Stanford, CMU robots cross the finish line.
Three robots finished the DARPA Urban Challenge within the allotted time Saturday, a new milestone in the development of self-driving vehicles.
In the running for the $2 million first prize and $1 million second prize are Stanford's robotic VW Passat, Virginia Tech's modified Ford Escape Hybrid, and Carnegie Mellon's autonomous Chevrolet Tahoe. These teams finished the urban challenge's three missions within the allotted six hours and without significant problems.
Other teams including the Ben Franklin Racing Team's robotic Toyota Prius also completed the course, but it's uncertain whether it crossed the finish line in time given various stops in the race.
DARPA plans to name the winners Sunday after compiling and evaluating all of its data on the race vehicles, including data on their speed and compliance with basic traffic rules. DARPA officials had said that the fastest car wouldn't necessarily win if it didn't pass all of the driving rules.

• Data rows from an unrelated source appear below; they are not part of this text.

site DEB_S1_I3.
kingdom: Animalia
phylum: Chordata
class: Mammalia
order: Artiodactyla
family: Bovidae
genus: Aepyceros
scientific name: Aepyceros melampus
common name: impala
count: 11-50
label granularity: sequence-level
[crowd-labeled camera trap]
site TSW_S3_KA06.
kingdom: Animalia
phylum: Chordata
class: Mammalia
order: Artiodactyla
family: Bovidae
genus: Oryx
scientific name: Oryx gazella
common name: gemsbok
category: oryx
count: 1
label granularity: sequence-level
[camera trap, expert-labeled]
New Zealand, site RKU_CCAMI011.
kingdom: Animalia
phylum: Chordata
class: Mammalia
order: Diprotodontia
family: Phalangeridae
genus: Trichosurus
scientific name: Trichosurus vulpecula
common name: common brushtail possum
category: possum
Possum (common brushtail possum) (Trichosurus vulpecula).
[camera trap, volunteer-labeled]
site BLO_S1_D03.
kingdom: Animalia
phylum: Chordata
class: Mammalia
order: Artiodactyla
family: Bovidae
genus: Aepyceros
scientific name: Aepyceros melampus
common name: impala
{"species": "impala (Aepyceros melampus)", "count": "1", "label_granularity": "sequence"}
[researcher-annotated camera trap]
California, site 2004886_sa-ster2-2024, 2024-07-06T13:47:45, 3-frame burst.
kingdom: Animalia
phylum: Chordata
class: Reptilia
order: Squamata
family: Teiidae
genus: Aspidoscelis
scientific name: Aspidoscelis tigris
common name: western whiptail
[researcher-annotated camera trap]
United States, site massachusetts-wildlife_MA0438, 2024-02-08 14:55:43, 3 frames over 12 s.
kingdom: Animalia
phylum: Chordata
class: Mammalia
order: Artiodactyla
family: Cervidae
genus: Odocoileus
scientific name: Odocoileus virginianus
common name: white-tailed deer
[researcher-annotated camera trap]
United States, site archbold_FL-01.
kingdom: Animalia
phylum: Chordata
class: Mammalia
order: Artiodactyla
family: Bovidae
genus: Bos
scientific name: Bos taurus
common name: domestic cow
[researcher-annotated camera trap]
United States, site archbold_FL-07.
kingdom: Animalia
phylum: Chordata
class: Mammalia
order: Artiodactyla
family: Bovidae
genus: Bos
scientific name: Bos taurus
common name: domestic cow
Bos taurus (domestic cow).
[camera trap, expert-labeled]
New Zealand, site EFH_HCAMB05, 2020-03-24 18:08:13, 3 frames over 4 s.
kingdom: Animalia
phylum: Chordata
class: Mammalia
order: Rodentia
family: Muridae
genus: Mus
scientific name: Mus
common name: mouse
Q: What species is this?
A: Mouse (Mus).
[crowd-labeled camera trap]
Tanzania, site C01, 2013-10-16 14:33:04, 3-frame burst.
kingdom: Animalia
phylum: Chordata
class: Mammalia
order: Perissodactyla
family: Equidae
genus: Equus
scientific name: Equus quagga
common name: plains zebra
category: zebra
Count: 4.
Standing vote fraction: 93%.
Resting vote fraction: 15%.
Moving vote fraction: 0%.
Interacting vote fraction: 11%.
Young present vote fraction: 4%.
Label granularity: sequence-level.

But DARPA Director Tony Tether said that he hadn't seen anything egregious among the first three finalists.
"We have a winner," Tether said in an interview with CNET News.com here at the former George Air Force Base.
Stanford University's robot car Junior crossed the finish line first, but it's unclear whether it will take first prize like it did in the 2005 Grand Challenge, a 132-mile race across the Nevada desert.
CMU's robot Boss followed Junior across the finish line a couple of minutes later, but Boss had started the race as much as 40 minutes after Junior left the starting gate. It was scheduled to leave the starting gate first early Saturday, but it experienced technical problems involving interference with its Global Positioning System, thanks to a local Jumbotron. So CMU gained significant time throughout its three required missions in the day.
Virginia Tech's team, VictorTango, crossed the finish line third. The team was first to leave the starting gate around 8 a.m. and it completed its first two missions first.